Re: Can we afford to offer SPARQL endpoints when we are successful? (Was "linked data hosted somewhere") from Juan Sequeda on 2008-11-27 (public-lod@w3.org from November 2008)

From: Juan Sequeda <juanfederico@gmail.com>
Date: Thu, 27 Nov 2008 11:06:56 -0600
To: "Aldo Bucchi" <aldo.bucchi@gmail.com>
Cc: "Richard Cyganiak" <richard@cyganiak.de>, "Hugh Glaser" <hg@ecs.soton.ac.uk>, "public-lod@w3.org" <public-lod@w3.org>, "Kingsley Idehen" <kidehen@openlinksw.com>
Message-ID: <f914914c0811270906l7bc09b0wbaf8bfe643780a59@mail.gmail.com>
Hugh

I agree, it's all about critical mass.

One of the things that I realized is that we are now in the "creating LOD"
stage. However, who has been creating or "opening" this data? The SW
community has been doing it by themselves, and we can not expect them to do
it always. Obviously the reason for this is because it is not a simple task
to do.

So there is an obvious chicken and egg problem. Why would people want to
open their data. What is their benefit. But in a way, it is not a chicken
and egg problem any more, because there already exist LOD!

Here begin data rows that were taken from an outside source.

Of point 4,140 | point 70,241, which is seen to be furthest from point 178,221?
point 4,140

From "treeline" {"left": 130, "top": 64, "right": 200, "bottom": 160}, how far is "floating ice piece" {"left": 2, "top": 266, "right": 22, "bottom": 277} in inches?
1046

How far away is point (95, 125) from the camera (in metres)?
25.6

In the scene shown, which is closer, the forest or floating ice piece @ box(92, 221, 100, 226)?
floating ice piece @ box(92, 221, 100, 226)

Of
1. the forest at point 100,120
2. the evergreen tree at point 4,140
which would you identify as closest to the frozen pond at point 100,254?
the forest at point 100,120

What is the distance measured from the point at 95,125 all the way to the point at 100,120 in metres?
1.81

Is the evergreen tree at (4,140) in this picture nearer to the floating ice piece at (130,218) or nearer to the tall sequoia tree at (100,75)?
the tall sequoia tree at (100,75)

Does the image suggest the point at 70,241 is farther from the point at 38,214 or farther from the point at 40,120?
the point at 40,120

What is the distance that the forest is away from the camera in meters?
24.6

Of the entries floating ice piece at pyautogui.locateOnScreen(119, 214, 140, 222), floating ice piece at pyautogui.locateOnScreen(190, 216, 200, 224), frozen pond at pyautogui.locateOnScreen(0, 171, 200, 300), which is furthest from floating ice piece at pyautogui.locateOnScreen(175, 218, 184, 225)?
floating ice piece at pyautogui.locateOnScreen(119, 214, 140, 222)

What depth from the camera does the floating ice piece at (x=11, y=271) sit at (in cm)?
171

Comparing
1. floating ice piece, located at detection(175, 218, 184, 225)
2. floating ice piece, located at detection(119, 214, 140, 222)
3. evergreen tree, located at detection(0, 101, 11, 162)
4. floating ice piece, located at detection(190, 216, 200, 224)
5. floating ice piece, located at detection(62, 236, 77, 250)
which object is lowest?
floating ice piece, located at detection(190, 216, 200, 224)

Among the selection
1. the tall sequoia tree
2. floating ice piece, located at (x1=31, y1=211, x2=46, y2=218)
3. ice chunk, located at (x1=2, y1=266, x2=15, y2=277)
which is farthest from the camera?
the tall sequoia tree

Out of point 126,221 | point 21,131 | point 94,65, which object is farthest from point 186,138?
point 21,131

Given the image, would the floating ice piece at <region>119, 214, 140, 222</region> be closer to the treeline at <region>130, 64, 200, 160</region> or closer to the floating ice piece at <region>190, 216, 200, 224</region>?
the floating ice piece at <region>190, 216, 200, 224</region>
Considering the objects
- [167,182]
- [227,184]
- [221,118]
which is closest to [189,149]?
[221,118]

In my american mentality of getting things done now... I consider that we
should start getting into the "consuming LOD" stage. How? Well that is why
we came up with SQUIN. Is it the best solution? I dont know? Is it
scalabable? Not yet. Is it ambitious? Yes. But we need to start with
something now because there is sufficient data out there that can be
queried, consumed and used! Once developers realize the potential of LOD,
then the cycle continues both ways: in a creating and consuming stage.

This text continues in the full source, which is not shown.